- **What is asked**
Collect each line in the items below that contains the string "pixel", and copy every such line verbatim in order of appearance.

- **Extracted data**
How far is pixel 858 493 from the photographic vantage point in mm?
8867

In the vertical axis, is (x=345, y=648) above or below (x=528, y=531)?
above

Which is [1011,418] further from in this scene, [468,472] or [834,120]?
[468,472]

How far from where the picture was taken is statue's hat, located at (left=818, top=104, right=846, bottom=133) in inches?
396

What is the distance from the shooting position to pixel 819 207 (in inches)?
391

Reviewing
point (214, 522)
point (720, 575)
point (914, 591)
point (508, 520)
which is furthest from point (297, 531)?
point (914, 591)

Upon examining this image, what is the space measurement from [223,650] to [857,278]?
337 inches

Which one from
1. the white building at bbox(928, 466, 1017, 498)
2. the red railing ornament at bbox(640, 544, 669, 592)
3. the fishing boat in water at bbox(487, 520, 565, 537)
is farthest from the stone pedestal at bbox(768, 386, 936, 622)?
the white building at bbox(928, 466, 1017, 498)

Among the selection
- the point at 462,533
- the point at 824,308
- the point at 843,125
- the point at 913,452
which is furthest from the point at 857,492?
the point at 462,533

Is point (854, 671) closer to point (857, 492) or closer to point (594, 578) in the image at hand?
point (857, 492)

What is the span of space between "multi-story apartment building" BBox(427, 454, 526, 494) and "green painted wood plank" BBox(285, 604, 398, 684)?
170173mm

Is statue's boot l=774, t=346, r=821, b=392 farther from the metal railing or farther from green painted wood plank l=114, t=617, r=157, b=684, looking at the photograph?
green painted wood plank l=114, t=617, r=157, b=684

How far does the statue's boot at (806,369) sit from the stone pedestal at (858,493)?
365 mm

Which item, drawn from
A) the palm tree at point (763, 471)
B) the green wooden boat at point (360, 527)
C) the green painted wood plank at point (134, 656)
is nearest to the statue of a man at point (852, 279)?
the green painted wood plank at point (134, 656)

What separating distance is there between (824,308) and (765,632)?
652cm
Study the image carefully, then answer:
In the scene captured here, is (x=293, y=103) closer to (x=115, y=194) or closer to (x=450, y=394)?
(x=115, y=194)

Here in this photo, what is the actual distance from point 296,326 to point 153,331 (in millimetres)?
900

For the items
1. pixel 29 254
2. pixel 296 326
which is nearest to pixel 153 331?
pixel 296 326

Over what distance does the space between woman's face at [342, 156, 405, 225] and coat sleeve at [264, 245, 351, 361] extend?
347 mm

- **Solution for this task**
How far is pixel 858 493 from the photographic vantage point in mm?
What is the distance from the shooting position to pixel 819 207 (in inches)?
1. pixel 29 254
2. pixel 296 326
which is nearest to pixel 153 331?
pixel 296 326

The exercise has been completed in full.